US Census Bureau Construction Put-In-Place Spending August 2022

Total Construction Spending in August was $1.781 trillion, down –0.7% from $1.793 trillion. However, total construction spend has increased 8.5% from $1.641 trillion in August of 2021. Compared against the CPI inflation rate of 8.3% we can say the real total construction spend has increased .2% from last year, meaning the total volume of work has stayed on pace with last year. However, using a construction cost index we may not agree with this assessment as the rise in cost of construction materials has outpaced the cost of other material goods.  

Of the total construction spend ~48% is non-residential construction. Split up between public and private spending we find that private non-residential construction makes up ~29% of total construction spending while public non-residential construction makes up ~19%. Drilling down further we see that public construction sectors (Highway & Street, Sewage & Waste, Water Supply) have changed marginally, -1.4%, +1.5%, -1.1% respectively, from last month.
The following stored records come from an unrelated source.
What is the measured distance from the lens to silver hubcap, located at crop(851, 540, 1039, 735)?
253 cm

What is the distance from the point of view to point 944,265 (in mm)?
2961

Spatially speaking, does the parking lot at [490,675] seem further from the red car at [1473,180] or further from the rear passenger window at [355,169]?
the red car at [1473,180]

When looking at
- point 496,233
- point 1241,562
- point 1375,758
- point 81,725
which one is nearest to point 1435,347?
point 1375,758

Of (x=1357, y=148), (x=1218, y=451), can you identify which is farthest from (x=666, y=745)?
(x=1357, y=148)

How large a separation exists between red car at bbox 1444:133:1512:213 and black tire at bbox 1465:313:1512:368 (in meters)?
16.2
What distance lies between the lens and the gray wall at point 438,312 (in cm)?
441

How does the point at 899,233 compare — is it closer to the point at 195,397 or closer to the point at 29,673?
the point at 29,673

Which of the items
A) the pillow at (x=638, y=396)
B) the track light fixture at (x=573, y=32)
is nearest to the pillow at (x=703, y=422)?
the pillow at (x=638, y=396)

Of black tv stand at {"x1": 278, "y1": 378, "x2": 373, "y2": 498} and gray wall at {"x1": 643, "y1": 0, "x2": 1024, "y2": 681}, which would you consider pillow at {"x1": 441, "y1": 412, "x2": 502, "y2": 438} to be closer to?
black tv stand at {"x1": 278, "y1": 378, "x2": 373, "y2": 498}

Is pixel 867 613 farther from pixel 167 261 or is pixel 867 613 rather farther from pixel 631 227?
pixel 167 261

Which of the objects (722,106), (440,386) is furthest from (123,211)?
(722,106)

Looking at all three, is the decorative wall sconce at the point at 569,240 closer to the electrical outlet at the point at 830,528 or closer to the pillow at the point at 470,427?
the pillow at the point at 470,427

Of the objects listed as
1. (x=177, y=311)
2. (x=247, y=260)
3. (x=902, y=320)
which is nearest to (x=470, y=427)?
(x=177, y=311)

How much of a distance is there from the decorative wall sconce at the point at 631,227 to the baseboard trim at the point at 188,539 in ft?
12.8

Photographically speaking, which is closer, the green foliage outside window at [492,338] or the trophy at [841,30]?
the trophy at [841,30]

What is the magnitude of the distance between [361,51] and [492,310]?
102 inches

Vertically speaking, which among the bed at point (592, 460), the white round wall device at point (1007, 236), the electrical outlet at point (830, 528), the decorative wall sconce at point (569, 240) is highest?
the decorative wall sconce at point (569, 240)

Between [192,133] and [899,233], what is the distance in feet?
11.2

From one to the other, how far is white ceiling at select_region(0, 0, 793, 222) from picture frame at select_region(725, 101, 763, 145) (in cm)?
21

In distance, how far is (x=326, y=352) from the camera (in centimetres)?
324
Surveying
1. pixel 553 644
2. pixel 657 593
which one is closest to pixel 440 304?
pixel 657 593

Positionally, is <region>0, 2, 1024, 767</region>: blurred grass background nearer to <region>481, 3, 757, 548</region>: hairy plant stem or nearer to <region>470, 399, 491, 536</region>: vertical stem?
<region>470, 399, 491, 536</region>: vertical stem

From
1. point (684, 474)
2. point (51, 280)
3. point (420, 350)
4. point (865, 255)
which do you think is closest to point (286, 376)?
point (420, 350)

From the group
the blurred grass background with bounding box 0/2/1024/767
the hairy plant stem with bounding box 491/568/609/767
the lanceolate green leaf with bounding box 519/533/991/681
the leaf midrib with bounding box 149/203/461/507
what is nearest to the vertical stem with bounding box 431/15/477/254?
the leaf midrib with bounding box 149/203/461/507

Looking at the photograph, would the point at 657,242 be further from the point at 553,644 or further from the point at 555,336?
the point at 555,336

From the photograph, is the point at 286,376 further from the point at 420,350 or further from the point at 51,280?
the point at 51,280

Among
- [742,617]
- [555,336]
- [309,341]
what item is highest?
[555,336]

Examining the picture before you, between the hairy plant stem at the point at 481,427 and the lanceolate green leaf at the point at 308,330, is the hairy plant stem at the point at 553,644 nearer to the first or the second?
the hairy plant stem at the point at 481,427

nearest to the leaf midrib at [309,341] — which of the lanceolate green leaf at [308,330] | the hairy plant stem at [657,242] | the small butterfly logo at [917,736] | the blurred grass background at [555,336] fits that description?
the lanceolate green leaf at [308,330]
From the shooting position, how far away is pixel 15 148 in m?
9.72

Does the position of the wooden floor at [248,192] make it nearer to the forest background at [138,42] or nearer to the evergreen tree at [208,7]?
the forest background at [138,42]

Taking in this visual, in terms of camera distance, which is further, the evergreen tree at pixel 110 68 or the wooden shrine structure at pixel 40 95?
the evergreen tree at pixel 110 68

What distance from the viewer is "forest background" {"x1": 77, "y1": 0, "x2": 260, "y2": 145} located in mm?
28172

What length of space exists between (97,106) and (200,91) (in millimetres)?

However, sewage & waste and Water Supply spending have both risen double digits from last year, +11.5% and +23.1%. Private construction sectors (Communication, Manufacturing, and Lodging) faired similar with marginal changes from last month +0.4%, -0.5%, +1.7% however manufacturing has seen large increases in spending from last year with +21.6% increase.  

Construction spending on office, commercial, health care, power, education, and transportation sectors comes from both public and private sources. We saw large increases in commercial spending over the past year, up 19.1%. Spending in the Power sector saw a large decrease as well in the same time frame, down 12.7%. From last month we saw marginal movements –0.5, -0.1, -0.4, -0.8, -0.4, 0 respectively. Overall, we expect to see some cooling off in spending as rising interest rates shelve less profitable projects and resources are pushed to the most profitable projects.